What is asked:
From the post on learning moments, quote word for word the passage starting at "Getting Beyond the" and stopping after "A field trip.".

Extract:
== == ==
Getting Beyond the Learning Moment
Thursday, October 9, 2008 at 10:18AM
Teachable moments. Learning moments. Living in the moment.
Moments are nice. Interesting things found in the yard. Wondering, then looking up the answer. A great library book. A field trip.
When you catch your child in a moment of intense interest, and you are there to fully support them, that is wonderful. But it’s only a taste of what could be. A moment is, after all, only a moment. Unless it’s also a beginning.
Public school learning is painfully fragmented. Subjects are usually taught in isolation rather than being integrated in a meaningful way. Math, reading, writing, social studies, science, art — each subject stands alone, and children move from one to the next, memorizing and repeating back.
How much better, the homeschooling life! The unschooling life! All the extra time for play and seeing friends, visiting interesting places and exploring the real world!
But .. homeschooling can be just as fragmented as public school. Field trips, group meetings, playdates, co-op classes, music lessons, Cub scouts, library activities, museum make-and-takes...
A learning moment is a wonderful thing; any teacher or parent thrills to that moment when their child is truly lit up from the inside with intellectual curiosity and creative expression. We thrill to see their minds firing on all cylinders; we thrill to see them deeply engaged.
== == ==
(Stored dataset items)
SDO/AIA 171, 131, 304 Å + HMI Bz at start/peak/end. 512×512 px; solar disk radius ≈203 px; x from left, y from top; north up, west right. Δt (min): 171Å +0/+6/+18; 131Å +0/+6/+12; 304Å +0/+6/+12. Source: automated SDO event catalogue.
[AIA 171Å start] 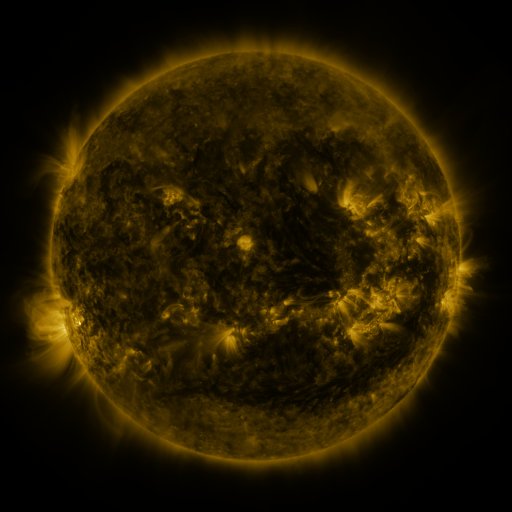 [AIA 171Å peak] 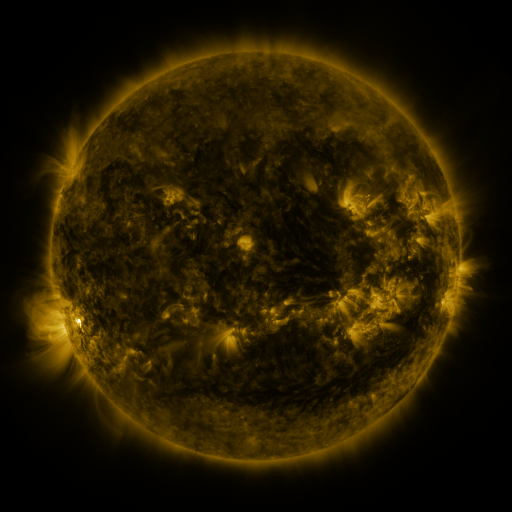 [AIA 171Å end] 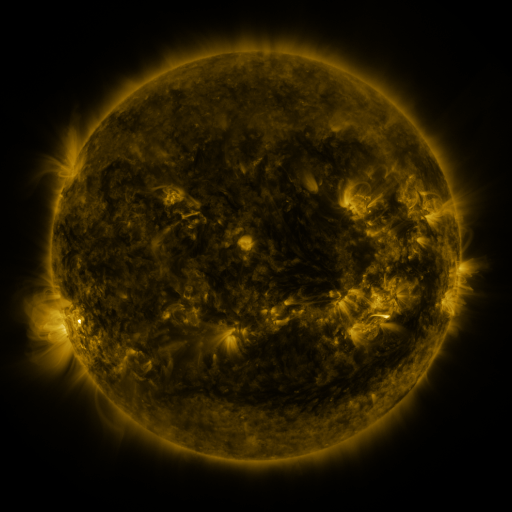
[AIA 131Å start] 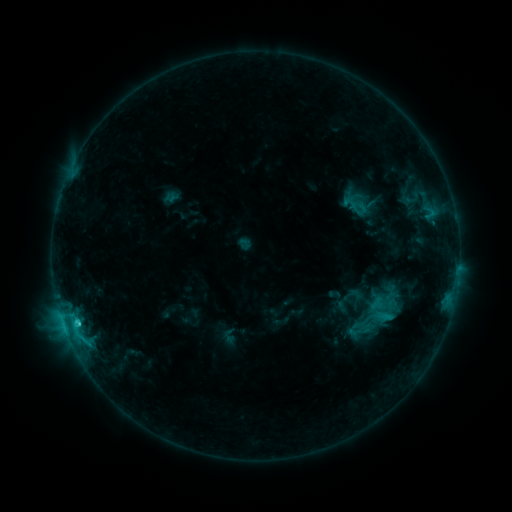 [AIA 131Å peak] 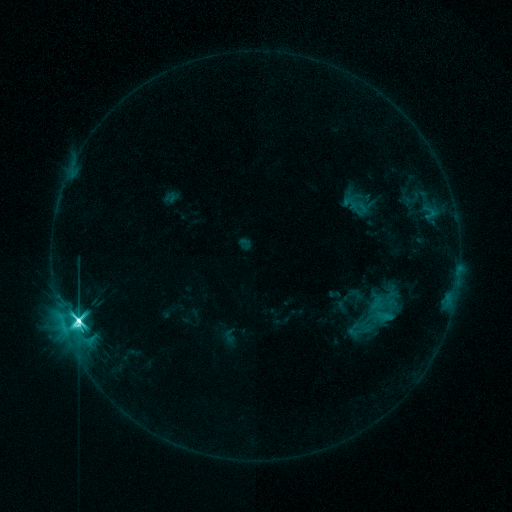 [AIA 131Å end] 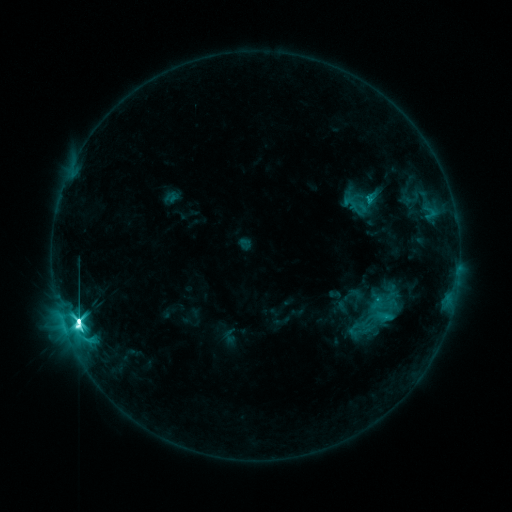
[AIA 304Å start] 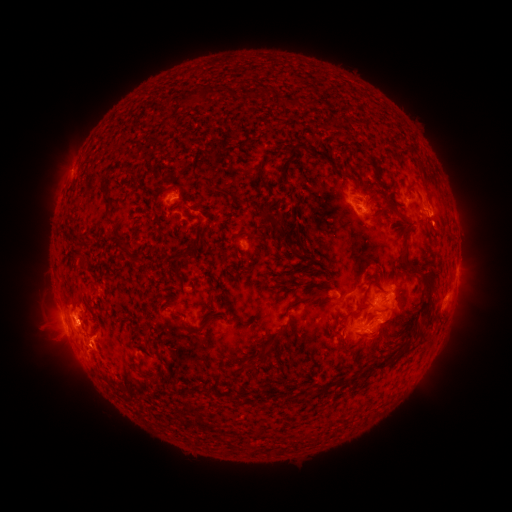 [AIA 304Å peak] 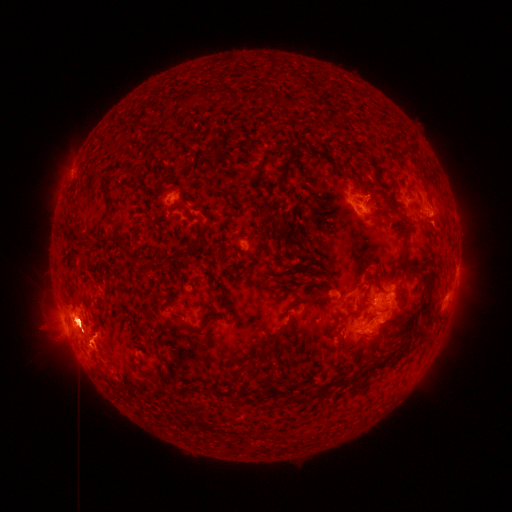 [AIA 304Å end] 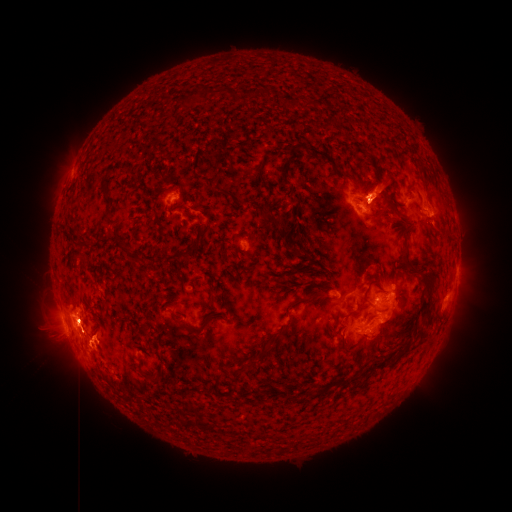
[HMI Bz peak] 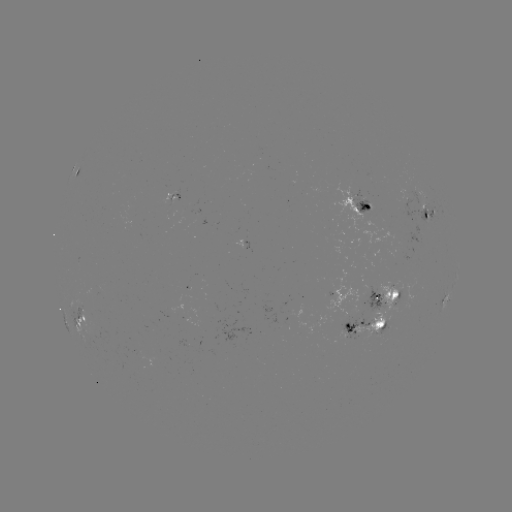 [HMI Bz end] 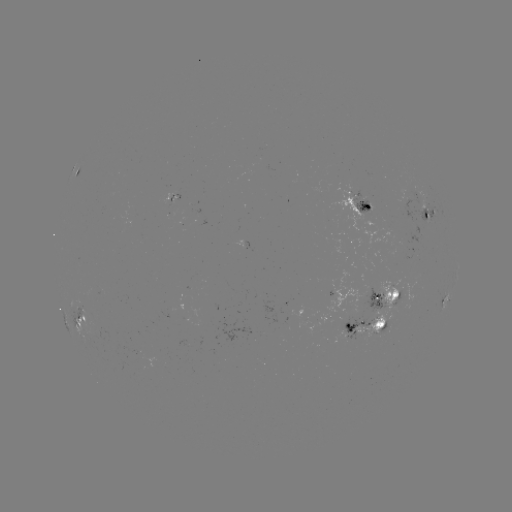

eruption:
== == ==
Result of the exercise:
Getting Beyond the Learning Moment
Thursday, October 9, 2008 at 10:18AM
Teachable moments. Learning moments. Living in the moment.
Moments are nice. Interesting things found in the yard. Wondering, then looking up the answer. A great library book. A field trip.